• Passage shown:
◇ ◇ ◇ ◇ ◇

While June is mostly a glad month of celebrations, it can have its difficult times, just as any other month of the year. Certainly the weather of this particular season has been challenging and unfriendly to those trying to get in hay and plant corn. We have several sayings about changeable weather here in the northeast; how we keep three jackets available and boots for snow, mud and rain, but the all-too-frequent rain here, along with floods in the mid-west and tornadoes in the south will impact the crops and raise the price we must pay for food. That’s a little more serious than keeping coats of different degrees of warmth ready for whatever the weather. Just in case, though I haven’t put away my winter boots.
Neither illness nor death is a respecter of seasons. What has been a joyful month of weddings and graduations can turn frightening or sad very quickly. It is quite possible to suffer depression, illness, anxiety, grief or trauma no matter what the angle of the sun on earth happens to be. Just among our acquaintances there is illness, anxiety and mourning. Not everyone is absolutely bouncing with joy over June. And yet, amid all the troubles and sadness, there is still beauty, fragrance and growing life. Helen Keller*, who certainly speaks from experience, said: “While the world is full of suffering, it is also the overcoming of it.” And T.H. White** said something similar: “Quality — in the classic Greek sense — how to live with grace and intelligence, with bravery and mercy.” Remembering these things helps us with the hard times as does trusting prayer and the support of friends.
And that vision of my 2019 gardens? I’m still working on it but I think most of the joy is in the planning. Even when the garden isn’t quite up to the garden plan, it is worth the effort. I enjoy the smell of the damp earth as I pull weeds, the miraculous opening of lilies that have been tightly budded for days, a forgotten geum bursting into bright crimson bloom and sitting in the garden at twilight, listening to bird song and inhaling that soft June air. Different groups of native Americans, depending on where they lived, had different names for each month’s moon. Those in part of the northeast called the full moon in June the “Full Hot Moon”*** This name choice probably indicated that summer weather was expected from then on. I hope you are enjoying whatever weather you have, even in the midst of difficult times. I hope you have good and true friends, the recall of wonderful times, a spiritual practice that gives you strength, and a gladness for each day of life.
Carol may be reached at: firstname.lastname@example.org.
*Helen Keller – American author. 1880-1968. She was the first blind/deaf person to achieve a B.S. degree.
**T.H. White – English author. 1906-1964. He is best known for his Arthurian novels such as “The Once and Future King.”
*** by Gladys Tabor – whose bio was in the last essay.

◇ ◇ ◇ ◇ ◇

• Source material:
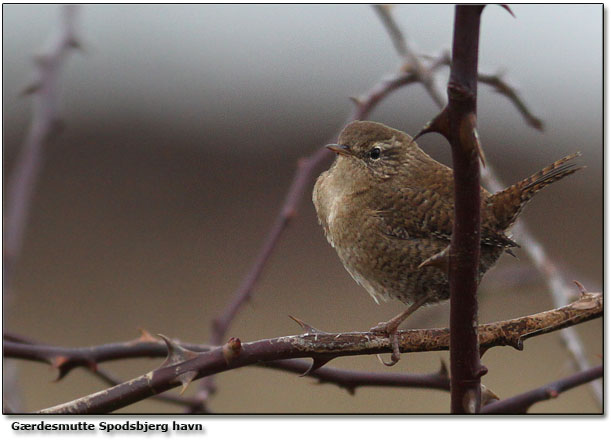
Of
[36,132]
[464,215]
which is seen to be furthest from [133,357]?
[464,215]

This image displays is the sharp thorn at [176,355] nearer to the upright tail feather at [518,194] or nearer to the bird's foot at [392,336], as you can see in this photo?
the bird's foot at [392,336]

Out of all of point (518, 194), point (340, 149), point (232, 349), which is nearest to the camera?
point (232, 349)

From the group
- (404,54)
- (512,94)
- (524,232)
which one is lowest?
(524,232)

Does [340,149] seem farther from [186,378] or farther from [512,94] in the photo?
[186,378]

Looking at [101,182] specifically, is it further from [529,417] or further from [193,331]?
[529,417]

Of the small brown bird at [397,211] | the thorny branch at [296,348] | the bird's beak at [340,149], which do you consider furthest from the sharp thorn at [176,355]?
the bird's beak at [340,149]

◇ ◇ ◇ ◇ ◇

• What you have to do: In the June essay above, transcribe the part that opens with the words containing "Carol may be" and closes with "the last essay.".

• Result for this exercise:
Carol may be reached at: firstname.lastname@example.org.
*Helen Keller – American author. 1880-1968. She was the first blind/deaf person to achieve a B.S. degree.
**T.H. White – English author. 1906-1964. He is best known for his Arthurian novels such as “The Once and Future King.”
*** by Gladys Tabor – whose bio was in the last essay.